---------- Records shown ----------

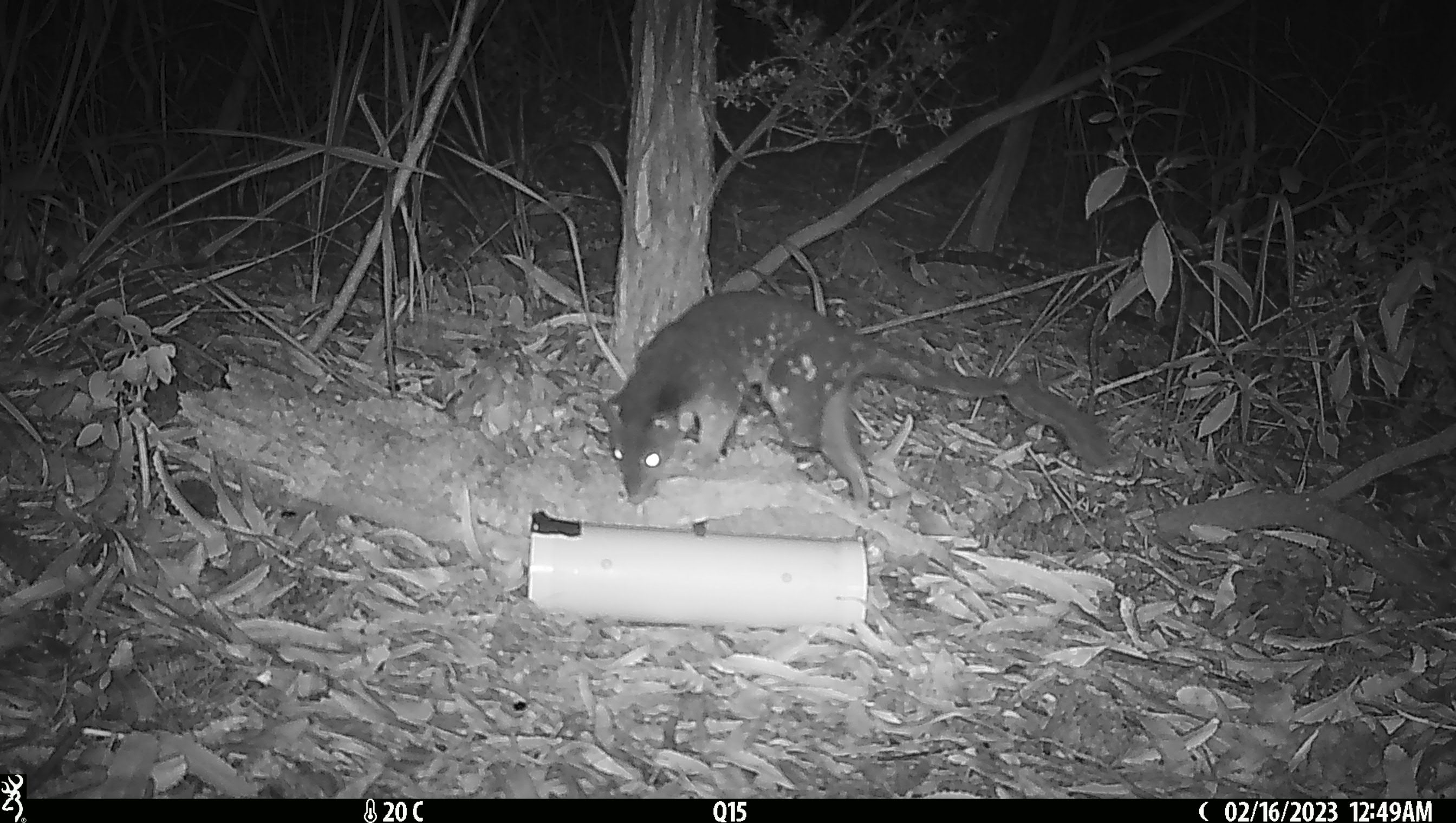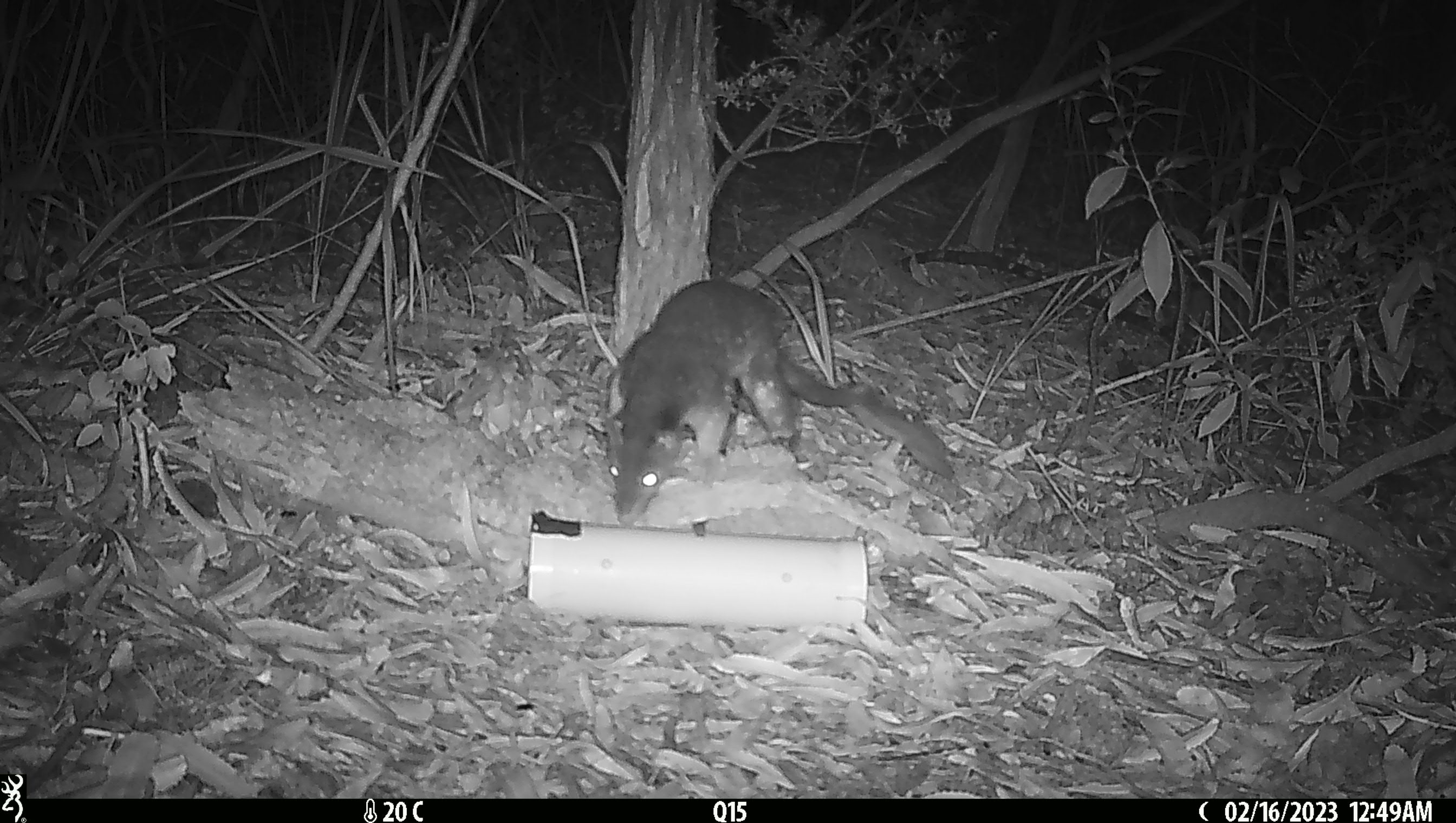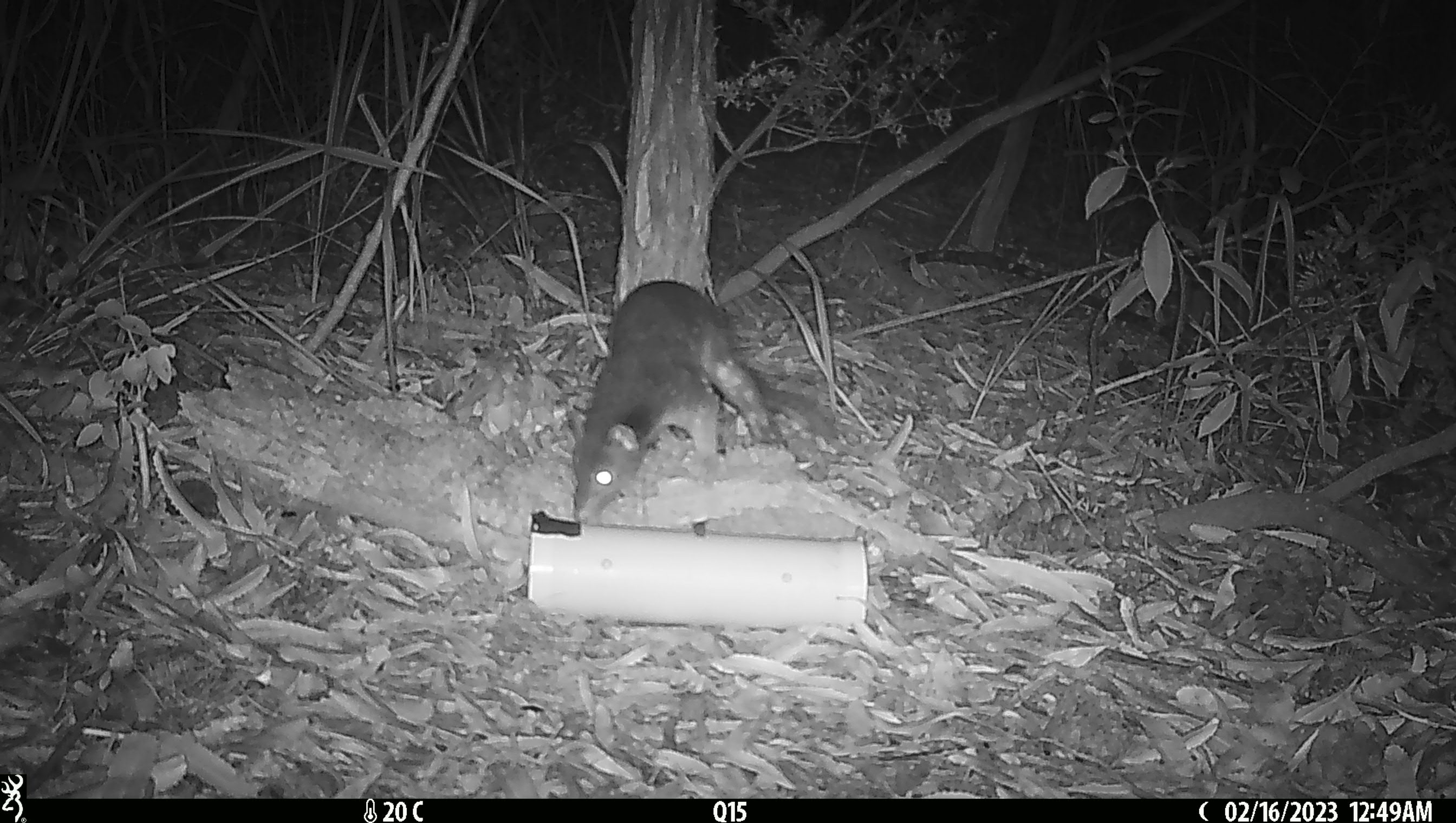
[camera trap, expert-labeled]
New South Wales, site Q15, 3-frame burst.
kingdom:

----------
---------- Records shown ----------

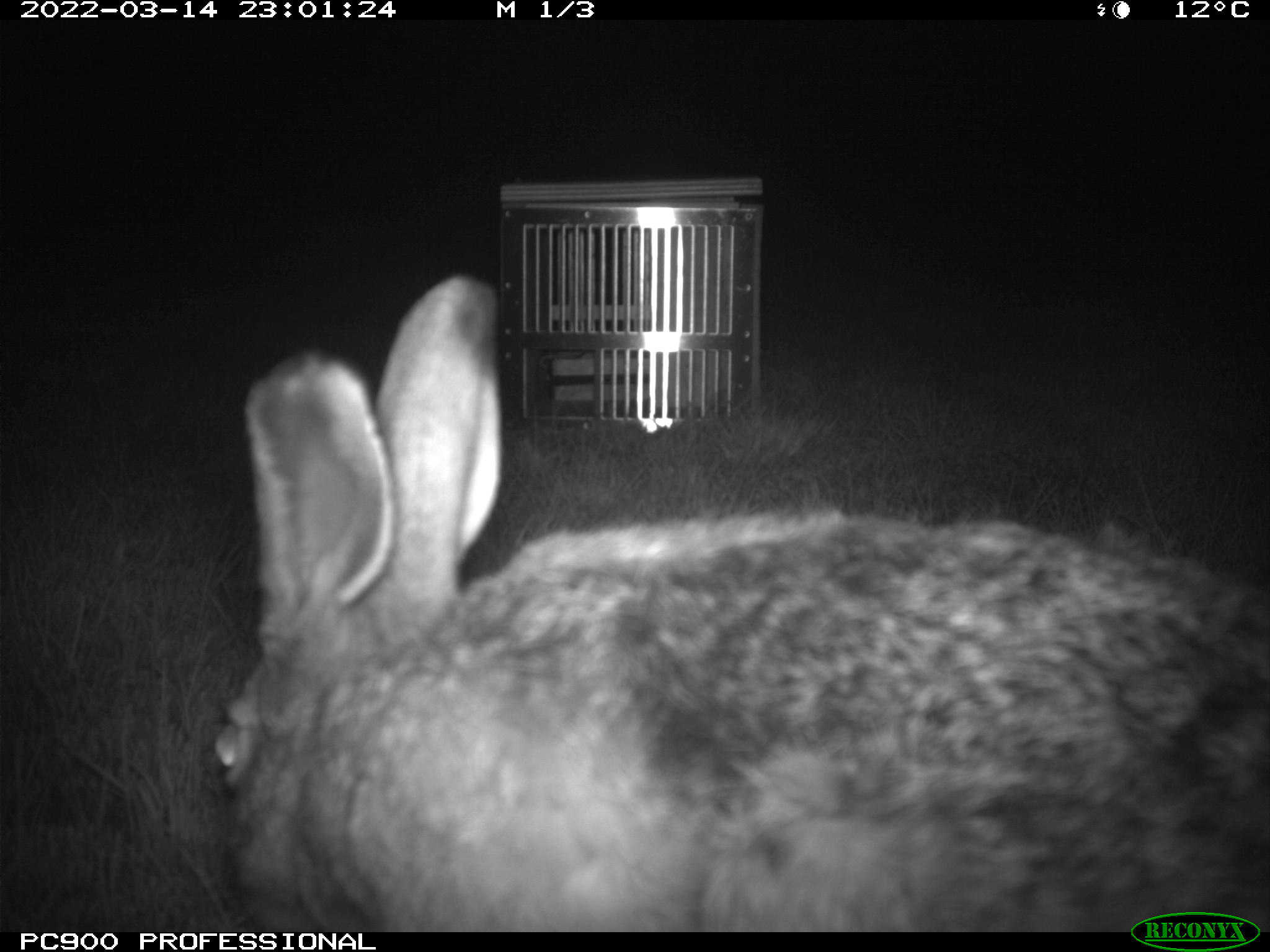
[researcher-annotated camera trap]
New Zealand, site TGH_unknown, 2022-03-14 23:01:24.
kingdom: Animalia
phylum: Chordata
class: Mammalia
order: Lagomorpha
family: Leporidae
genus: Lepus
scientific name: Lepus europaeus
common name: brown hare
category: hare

----------

#### Goal of the exercise:
Starting at the line that has "family: Leporidae" in the records above, restate word for word every line until the one that has "category: hare", and include that one as well.

#### Written reply:
family: Leporidae
genus: Lepus
scientific name: Lepus europaeus
common name: brown hare
category: hare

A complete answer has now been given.